Pour tenter d’atteindre ces objectifs, l’Europe s’est ostensiblement tournée vers les exportateurs africains dès les premières salves tirées sur l’Ukraine. L’Afrique, qui assurait jusque-là moins de 20% de la consommation gazière du Vieux continent, est devenue une destination privilégiée pour des délégations officielles européennes accompagnées de dirigeants de majors pétro-gazières.
Mais alors que les décideurs politiques africains espéraient voir cet intérêt inattendu de l’Europe pour leur gaz déboucher sur des investissements conséquents et des contrats d’achat à long terme, il s’est avéré que les pays européens les plus dépendants du gaz russe ne cherchent que des approvisionnements à court et moyen termes.

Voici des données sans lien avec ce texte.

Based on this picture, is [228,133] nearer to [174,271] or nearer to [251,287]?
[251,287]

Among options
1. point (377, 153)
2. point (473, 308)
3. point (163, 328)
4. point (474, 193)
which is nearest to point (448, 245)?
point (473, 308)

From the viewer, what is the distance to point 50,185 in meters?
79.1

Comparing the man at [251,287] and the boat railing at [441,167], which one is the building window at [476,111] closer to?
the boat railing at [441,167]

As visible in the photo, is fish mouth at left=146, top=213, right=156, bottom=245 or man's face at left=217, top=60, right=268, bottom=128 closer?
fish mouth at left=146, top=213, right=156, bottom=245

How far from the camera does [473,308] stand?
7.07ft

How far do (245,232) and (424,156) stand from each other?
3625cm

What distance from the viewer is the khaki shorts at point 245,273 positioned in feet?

Le rapport précise par ailleurs que les pays européens et les compagnies gazières internationales rechignent à investir lourdement dans le développement de projets gaziers et à signer des contrats d’achat à long terme avec les pays africains, en raison de leurs engagements à long terme en matière de décarbonisation.
Satisfaire la demande intérieure
Le gaz naturel, combustible fossile le moyen polluant, n’est pas en effet considéré comme une énergie de transition. Le directeur général de l’Agence internationale de l’énergie (AIE), Fatih Birol, avait pourtant fait savoir, lors de la présentation du rapport « Africa Energy Outlook 2022 » en juin dernier, que l’arrêt de l’exploitation du gaz naturel en Afrique ne fait pas partie des actions à mettre en œuvre pour atteindre les objectifs climatiques. « Si nous dressons une liste des 500 principales choses à faire pour être en phase avec nos objectifs climatiques, ce que l’Afrique fait avec son gaz ne figure pas sur cette liste », avait-il déclaré.
Oxford Institute for Energy Study rappelle, d’autre part, que les eurodéputés avaient approuvé, en juillet dernier, le label « vert » accordé par la Commission européenne au gaz et au nucléaire, deux sources d’énergie ainsi reconnues comme « nécessaires pour lutter contre le changement climatique ».
L’Institut de recherche sur les questions énergétiques basé au Royaume-Uni a, cependant, indiqué que l’Afrique ne doit pas se bercer d’illusions sur les intentions à plus long terme de l’Union européenne. « Il est peu probable que les décideurs européens remplacent le risque russe par de nouveaux risques pour répondre à leurs besoins énergétiques. À long terme, l’Europe restera fermement concentrée sur son programme de décarbonisation », a-t-il noté.
Le rapport précise dans ce cadre que l’Afrique peut saisir les opportunités d’exportation de gaz vers les pays européens sur le court et le moyen termes, sans pour autant commettre l’erreur de négliger sa demande intérieure croissante. « La satisfaction des besoins des marchés énergétiques nationaux est d’une importance capitale pour le développement des économies africaines », souligne-t-il, notant que la demande intérieure est en hausse constante dans la plupart des pays africains producteurs de gaz, et plus particulièrement en Algérie, en Egypte et au Nigeria.